▶ PROBLEMS TO WORK ON
1. In the passage on bees, GM crops and agroecology, in what year did the Co-Op prohibit neonicotinoids?
2. Copy everything from "In the UK, the" down to "suspend its use." in the passage on bees, GM crops and agroecology.

Italy and Germany banned neonicotinoids several years later in 2008, and Brazil recently banned Bayer’s “Liberty Link” maize because of a lack of impact assessments. By 2009, reports from Italy’s non-neonicotinoid maize fields were of zero bee losses.
In the UK, the Co-Op prohibited neonicotinoids in 2009 after a lack of action by the Government and is funding an ongoing three year study into its effects on bees’ brains. This year, 76 MP’s signed an Early Day Motion (EDM1267) demanding action on neonicotinoids after a Wikileaks document in November 2010 revealed that the US EPA (Environmental Protection Agency) knows that neonicotinoids are causing harm to bees, but has no plans to suspend its use.
In April this year, DEFRA (Department of Food and Rural Affairs) stated there is no evidence to suggest a link between bee die-offs and systemic pesticides. This is not surprising given that the Foresight report from UK’s Chief Scientist 2 is urging the “sustainable intensification of agriculture” using GM technologies.
But banning neonicotinoids outright will not be easy because Bayer is sitting on the board on International Committee of Plant-Bee Relationships alongside representatives of BASF and Syngenta.
Meanwhile, scientists say that bees are protecting hives by sealing off tainted pollen with sticky propolis.
GM needs huge cash injections
All the hype about GM crops feeding the world has ended in disappointment for many. But it has opened lucrative doors for Monsanto, which recently attracted a high-profile patron. Last year Bill Gates stepped up to acquire $23 million of shares in Monsanto and put $26.8 million into successfully cracking the gene code of wheat.
A further $100 million in grants donated by the Bill and Melinda Gates Foundation on behalf of Monsanto is an effort to capture Africa’s huge seed market, and according to FOE, to undermine the policies supporting traditional farming in Africa. Via Campesina has responded by saying, “No foundation should tell a Nation what to grow.”
The Gates Foundation has also donated Monsanto’s seeds and agrichemical to disaster struck Haiti.
Agroecology alleviates hunger and poverty
The Via Campesina receives modest funding from charities such as Grassroots International3. In Latin America, India and Asia, the Via Campesina has adapted to climate change and local conditions by applying ecological concepts and the practical science of agroecology to conserve land and water resources and to produce more food on less land.
Agroecology is helping to break down the dominant market model that thrives on competition to produce cheap food for export, trapping people in hunger and poverty. Instead, Campesinos grow enough food to eat and trade surpluses in local markets. By diversifying food growing and distribution systems Via Campesina support local economies, employment, education and healthcare, seed saving, seed swapping and scientific research, all linking back to food secure communities.
Hans Herren is the World Food Prize Laureate (1995), President of the Millennium Institute, and the co-author of the leading international report on agriculture4 in which 400 scientists and 200 experts have said that business as usual is no longer an option and agree with the methods of the Via Campesina.
Addressing the new All Party Parliamentary Group on Agroecology at Westminster, Herren said in giving corporations control of seeds, “We have given away the family silver to them. We must boycott big companies because they fear that and demand labelling for what has been used and what has not been used.”
Climate change is still the main concern in securing the future of food and richer countries can start by reducing food waste. For instance, Britain bins 8.3 million tonnes of food every year5 making more greenhouse gas emissions and wasting the water and energy that produced it.
*Sam Burcher holds an MSc in Education for Sustainability and is co-author of Food Futures Now (ISIS/TWN 2008.

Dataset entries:
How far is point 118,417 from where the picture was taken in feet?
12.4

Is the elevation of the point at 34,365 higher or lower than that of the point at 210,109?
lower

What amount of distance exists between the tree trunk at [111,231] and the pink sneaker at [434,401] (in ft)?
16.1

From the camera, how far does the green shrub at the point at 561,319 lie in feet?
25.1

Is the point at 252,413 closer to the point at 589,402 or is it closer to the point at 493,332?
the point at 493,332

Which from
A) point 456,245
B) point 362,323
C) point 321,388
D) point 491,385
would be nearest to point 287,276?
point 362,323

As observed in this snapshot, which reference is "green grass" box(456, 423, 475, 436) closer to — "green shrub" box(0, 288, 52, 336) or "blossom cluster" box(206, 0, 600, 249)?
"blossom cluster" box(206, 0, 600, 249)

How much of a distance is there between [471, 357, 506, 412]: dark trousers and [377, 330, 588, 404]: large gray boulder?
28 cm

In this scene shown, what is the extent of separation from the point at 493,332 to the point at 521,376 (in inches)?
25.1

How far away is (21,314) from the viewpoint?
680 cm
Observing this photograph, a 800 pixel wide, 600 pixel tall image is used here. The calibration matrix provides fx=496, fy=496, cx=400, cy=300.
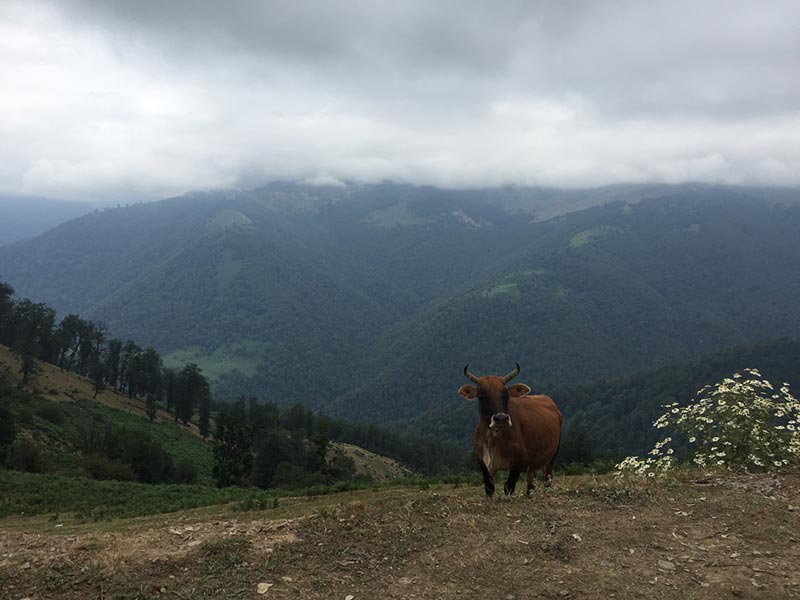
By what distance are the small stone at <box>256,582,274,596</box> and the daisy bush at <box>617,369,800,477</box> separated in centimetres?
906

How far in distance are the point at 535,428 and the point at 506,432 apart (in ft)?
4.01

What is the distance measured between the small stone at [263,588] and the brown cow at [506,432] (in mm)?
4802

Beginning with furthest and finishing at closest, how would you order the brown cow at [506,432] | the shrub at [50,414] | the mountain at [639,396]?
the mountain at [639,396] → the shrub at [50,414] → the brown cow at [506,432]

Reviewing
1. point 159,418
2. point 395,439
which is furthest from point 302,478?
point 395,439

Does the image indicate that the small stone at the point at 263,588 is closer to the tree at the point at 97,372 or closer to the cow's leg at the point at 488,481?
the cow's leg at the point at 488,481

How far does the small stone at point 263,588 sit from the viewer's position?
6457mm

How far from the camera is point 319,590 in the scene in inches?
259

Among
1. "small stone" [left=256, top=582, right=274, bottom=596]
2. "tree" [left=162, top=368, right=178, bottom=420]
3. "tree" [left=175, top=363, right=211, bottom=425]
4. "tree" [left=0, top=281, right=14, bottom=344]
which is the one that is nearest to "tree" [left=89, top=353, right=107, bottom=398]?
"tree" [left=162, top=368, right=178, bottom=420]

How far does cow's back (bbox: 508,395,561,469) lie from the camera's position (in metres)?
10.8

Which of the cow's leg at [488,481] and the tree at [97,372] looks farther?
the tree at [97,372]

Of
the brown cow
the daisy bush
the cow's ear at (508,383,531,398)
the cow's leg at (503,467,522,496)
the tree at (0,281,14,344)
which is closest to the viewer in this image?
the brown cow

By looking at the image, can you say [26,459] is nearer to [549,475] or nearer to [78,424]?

▶ TASK-BY-TASK RESULTS
1. 2009

2.
In the UK, the Co-Op prohibited neonicotinoids in 2009 after a lack of action by the Government and is funding an ongoing three year study into its effects on bees’ brains. This year, 76 MP’s signed an Early Day Motion (EDM1267) demanding action on neonicotinoids after a Wikileaks document in November 2010 revealed that the US EPA (Environmental Protection Agency) knows that neonicotinoids are causing harm to bees, but has no plans to suspend its use.